* [Written instruction 1]:
Rewrite the part of the Arduboy memory thread that opens with the words containing "Am I the only" and closes with "and compare changes.", replacing "splash screen" with "title screen".

* [Page excerpt]:

╔══

How much memory can my application use?

In another thread, I revealed that I had bricked a couple of Arduboys that I have and the feedback I have from @bateske is that there may be a bug in the compiler (I am using 1.8.4) that combined with my code has caused the ‘perfect storm’ to brick my machines. It has been linked with the graphics issues people are having with drawPlusMask().

This could all be true or is the problem simpler than that?

My programme uses about 88% of Progmem and 75% of Dynamic RAM. I see Circuit Dude uses 97% Progmem so that does not appear to be the issue.

How much DRAM does the the ‘environment’ need for things like call stacks, local variables and anything else it needs? I understand this will change based on the programme it is running, but what is a realistic working number?

2 Likes

Am I the only one who programs this way … counting bytes with each change?

For those playing along at home … note the settings at the top of page two 25,788 (Progmem) / 1,965 Dynamic RAM and the comment ‘Before Changes’. The final reading is 24.760 / 1903 and in there I have managed to add a splash screen with some basic animations, a theme song and two other sound snippets in ArduboyTones format and some other features.

Saving memory on one hand and immediately consuming it on the other!

3 Likes

As far as I know the 75% of dynamic ram should include all of the environment as well as if you compile a blank sketch it still uses 5% and simply invoking arduboy.begin uses 47%

1 Like

I don’t keep an entire log, but I do dump the size output to notepad and compare changes.

I do make todo lists and work logic out on paper though, I’m glad to see other people also still use paper.

It’s actually even simpler than that.
Just declaring a global Arduboy2 variable will cause that leap because that’s the size of the Arduboy2 being stored in the global data section.

It includes all the statically declared stuff, but it doesn’t account for stack usage, which grows with allocation of local variables and function calls.

╚══

* [Written instruction 2]:
Copy out the part of the listing that opens with the line containing "When comparing wide" and runs through the end of the listing, both ends included. Leave the pictures out.

* [Data for this task]:
╔══

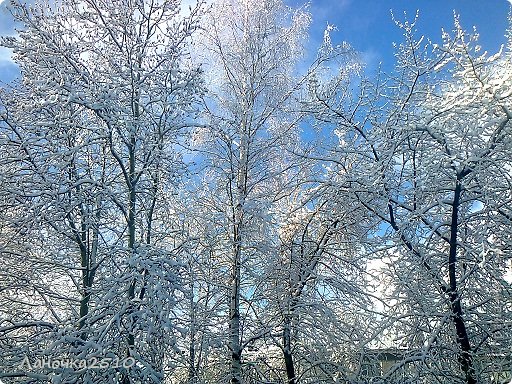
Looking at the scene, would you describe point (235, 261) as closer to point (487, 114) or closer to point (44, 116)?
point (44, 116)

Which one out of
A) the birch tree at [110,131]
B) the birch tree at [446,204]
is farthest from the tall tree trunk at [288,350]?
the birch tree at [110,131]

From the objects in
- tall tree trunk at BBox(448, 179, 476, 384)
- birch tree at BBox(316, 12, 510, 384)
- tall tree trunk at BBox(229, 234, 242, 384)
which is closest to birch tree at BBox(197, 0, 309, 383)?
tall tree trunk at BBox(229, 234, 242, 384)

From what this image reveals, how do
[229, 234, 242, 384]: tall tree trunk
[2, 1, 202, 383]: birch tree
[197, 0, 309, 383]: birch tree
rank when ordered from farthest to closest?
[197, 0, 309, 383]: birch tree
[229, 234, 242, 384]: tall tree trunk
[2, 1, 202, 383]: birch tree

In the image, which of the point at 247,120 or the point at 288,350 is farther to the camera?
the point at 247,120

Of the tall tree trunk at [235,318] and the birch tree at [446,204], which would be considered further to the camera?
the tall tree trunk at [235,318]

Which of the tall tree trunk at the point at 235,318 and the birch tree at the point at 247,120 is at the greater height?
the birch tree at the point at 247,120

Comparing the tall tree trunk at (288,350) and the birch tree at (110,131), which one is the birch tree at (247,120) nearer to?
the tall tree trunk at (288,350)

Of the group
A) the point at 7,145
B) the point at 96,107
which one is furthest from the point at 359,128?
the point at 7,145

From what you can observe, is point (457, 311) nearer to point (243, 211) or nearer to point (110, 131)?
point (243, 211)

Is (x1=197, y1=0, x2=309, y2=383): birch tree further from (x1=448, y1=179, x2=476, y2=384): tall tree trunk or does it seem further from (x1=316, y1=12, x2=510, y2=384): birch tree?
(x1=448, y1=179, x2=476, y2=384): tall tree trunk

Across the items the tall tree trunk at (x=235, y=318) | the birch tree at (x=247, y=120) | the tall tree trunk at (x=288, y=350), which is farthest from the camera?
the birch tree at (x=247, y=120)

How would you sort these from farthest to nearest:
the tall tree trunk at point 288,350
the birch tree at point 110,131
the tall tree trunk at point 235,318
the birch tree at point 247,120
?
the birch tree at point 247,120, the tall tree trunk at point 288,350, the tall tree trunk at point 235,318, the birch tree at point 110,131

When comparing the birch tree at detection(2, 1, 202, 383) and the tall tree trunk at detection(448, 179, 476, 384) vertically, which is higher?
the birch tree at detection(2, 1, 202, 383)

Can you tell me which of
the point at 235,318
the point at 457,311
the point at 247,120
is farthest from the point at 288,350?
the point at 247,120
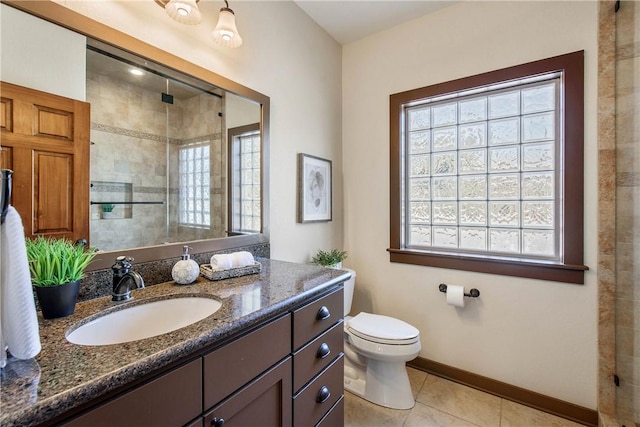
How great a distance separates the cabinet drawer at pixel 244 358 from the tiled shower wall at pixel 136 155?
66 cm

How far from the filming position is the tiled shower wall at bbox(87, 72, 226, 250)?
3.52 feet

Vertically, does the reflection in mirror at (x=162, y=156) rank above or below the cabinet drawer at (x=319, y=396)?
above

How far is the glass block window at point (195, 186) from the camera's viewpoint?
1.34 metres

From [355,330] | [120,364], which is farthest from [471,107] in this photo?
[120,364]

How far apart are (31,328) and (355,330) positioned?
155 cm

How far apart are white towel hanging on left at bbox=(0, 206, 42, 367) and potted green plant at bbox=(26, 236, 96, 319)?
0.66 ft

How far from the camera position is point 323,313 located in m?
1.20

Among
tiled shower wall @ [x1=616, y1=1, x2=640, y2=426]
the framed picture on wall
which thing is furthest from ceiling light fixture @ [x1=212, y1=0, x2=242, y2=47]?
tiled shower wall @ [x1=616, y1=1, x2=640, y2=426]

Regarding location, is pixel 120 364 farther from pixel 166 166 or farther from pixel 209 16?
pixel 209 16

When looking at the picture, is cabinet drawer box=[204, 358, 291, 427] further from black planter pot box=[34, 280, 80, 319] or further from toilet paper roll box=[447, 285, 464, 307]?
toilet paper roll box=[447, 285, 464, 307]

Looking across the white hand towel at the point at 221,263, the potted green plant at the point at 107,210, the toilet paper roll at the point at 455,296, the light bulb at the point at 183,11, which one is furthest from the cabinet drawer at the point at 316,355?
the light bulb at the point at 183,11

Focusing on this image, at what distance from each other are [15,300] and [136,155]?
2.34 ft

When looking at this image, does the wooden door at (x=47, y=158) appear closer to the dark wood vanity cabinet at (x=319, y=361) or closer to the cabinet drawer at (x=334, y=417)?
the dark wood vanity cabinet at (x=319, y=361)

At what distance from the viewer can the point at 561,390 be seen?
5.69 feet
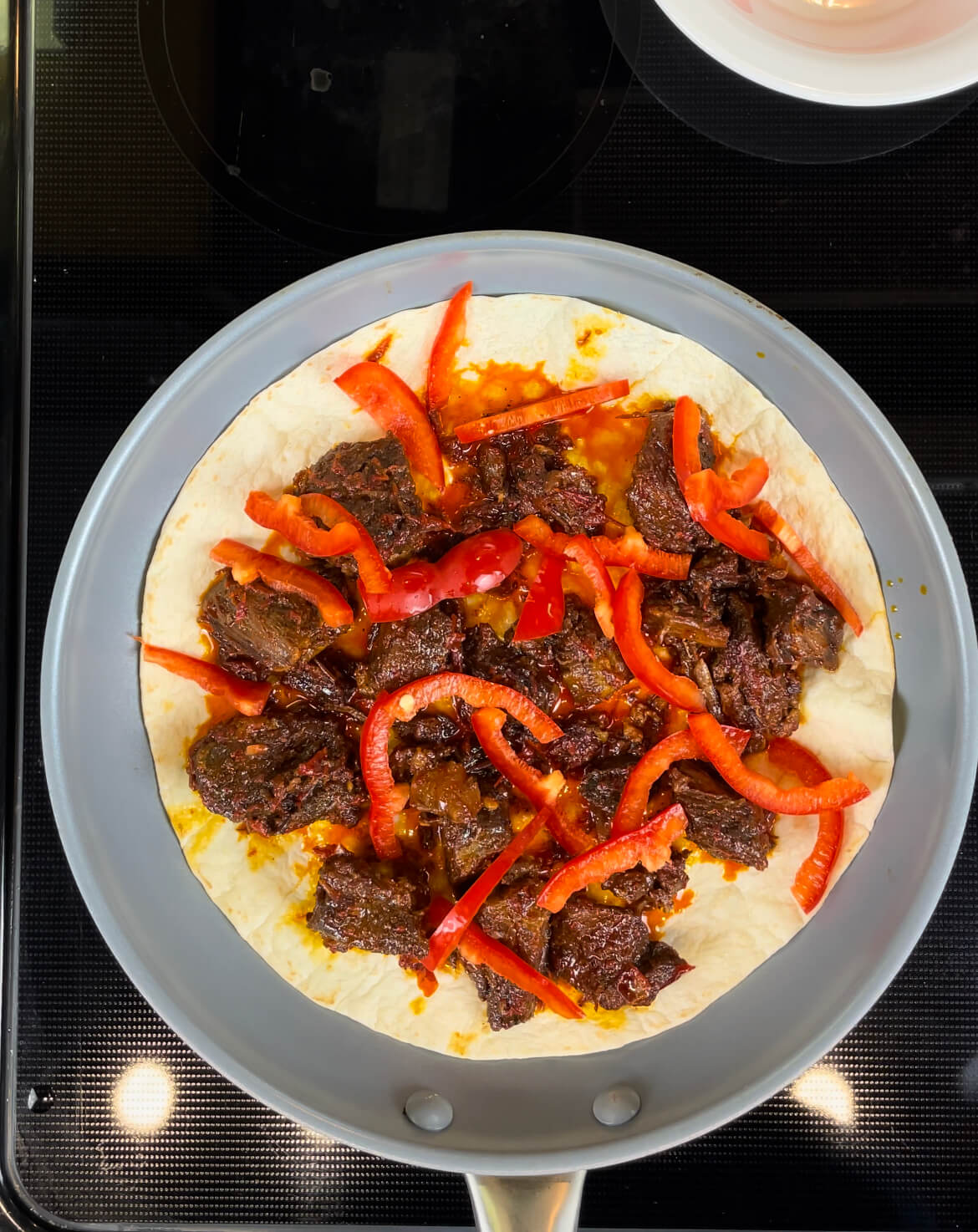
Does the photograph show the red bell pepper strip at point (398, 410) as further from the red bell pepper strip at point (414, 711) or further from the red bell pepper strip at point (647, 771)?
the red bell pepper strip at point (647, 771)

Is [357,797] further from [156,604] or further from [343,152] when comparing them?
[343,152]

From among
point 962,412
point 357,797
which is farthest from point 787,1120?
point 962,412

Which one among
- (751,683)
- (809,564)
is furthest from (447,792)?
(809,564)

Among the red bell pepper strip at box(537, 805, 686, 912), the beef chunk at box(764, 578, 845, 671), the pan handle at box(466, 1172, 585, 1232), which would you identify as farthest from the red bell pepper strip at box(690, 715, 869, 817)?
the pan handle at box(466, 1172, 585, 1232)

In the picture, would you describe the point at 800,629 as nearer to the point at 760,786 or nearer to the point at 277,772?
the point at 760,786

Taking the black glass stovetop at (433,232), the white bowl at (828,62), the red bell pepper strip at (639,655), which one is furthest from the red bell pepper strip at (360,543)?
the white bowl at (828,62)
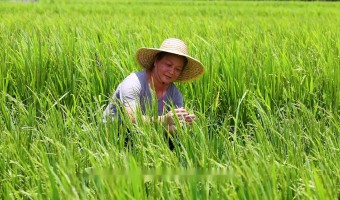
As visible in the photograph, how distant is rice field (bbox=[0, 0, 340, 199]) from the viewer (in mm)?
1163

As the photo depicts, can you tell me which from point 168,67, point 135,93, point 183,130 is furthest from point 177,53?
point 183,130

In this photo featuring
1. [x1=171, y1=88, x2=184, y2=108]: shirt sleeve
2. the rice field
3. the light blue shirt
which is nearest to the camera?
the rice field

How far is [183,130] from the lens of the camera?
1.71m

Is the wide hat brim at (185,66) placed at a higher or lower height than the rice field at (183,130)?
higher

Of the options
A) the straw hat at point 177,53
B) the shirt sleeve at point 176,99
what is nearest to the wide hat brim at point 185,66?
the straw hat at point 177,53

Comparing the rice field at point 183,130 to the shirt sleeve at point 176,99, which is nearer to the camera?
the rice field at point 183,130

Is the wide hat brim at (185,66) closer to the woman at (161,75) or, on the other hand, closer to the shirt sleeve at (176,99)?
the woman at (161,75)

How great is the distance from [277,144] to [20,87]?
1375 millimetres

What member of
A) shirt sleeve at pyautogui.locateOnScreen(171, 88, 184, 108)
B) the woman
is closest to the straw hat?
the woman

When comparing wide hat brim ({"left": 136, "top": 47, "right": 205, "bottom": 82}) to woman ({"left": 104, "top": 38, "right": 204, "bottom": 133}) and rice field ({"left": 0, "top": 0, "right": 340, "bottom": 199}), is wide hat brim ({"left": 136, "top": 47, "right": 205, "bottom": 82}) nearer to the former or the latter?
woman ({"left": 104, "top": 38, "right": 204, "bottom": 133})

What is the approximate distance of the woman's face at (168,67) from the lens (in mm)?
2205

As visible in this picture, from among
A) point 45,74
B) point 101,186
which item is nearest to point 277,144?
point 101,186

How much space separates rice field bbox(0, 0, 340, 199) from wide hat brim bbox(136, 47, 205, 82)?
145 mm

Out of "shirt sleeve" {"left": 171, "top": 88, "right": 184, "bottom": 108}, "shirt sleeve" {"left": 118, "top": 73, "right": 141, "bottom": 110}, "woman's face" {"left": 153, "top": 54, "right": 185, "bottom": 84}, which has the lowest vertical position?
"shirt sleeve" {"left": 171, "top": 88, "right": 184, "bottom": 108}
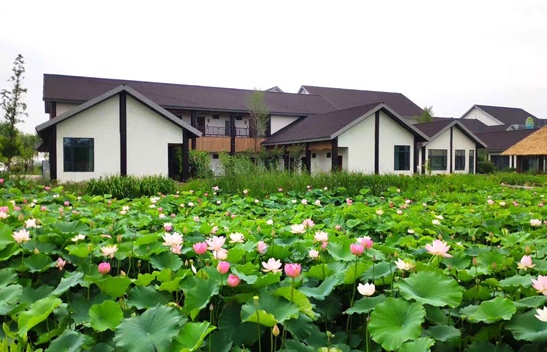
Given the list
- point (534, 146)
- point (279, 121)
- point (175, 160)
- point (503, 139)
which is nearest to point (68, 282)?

╚══

* [Complete answer 1]:
Am I the only one who programs this way … counting bytes with each change?

For those playing along at home … note the settings at the top of page two 25,788 (Progmem) / 1,965 Dynamic RAM and the comment ‘Before Changes’. The final reading is 24.760 / 1903 and in there I have managed to add a title screen with some basic animations, a theme song and two other sound snippets in ArduboyTones format and some other features.

Saving memory on one hand and immediately consuming it on the other!

3 Likes

As far as I know the 75% of dynamic ram should include all of the environment as well as if you compile a blank sketch it still uses 5% and simply invoking arduboy.begin uses 47%

1 Like

I don’t keep an entire log, but I do dump the size output to notepad and compare changes.

* [Complete answer 2]:
When comparing wide hat brim ({"left": 136, "top": 47, "right": 205, "bottom": 82}) to woman ({"left": 104, "top": 38, "right": 204, "bottom": 133}) and rice field ({"left": 0, "top": 0, "right": 340, "bottom": 199}), is wide hat brim ({"left": 136, "top": 47, "right": 205, "bottom": 82}) nearer to the former or the latter?
woman ({"left": 104, "top": 38, "right": 204, "bottom": 133})

What is the approximate distance of the woman's face at (168,67) from the lens (in mm)?
2205

As visible in this picture, from among
A) point 45,74
B) point 101,186
which item is nearest to point 277,144?
point 101,186

How much space separates rice field bbox(0, 0, 340, 199) from wide hat brim bbox(136, 47, 205, 82)?
145 mm

Out of "shirt sleeve" {"left": 171, "top": 88, "right": 184, "bottom": 108}, "shirt sleeve" {"left": 118, "top": 73, "right": 141, "bottom": 110}, "woman's face" {"left": 153, "top": 54, "right": 185, "bottom": 84}, which has the lowest vertical position?
"shirt sleeve" {"left": 171, "top": 88, "right": 184, "bottom": 108}
Given the list
- point (534, 146)
- point (279, 121)
- point (175, 160)
- point (503, 139)
which is nearest to point (68, 282)?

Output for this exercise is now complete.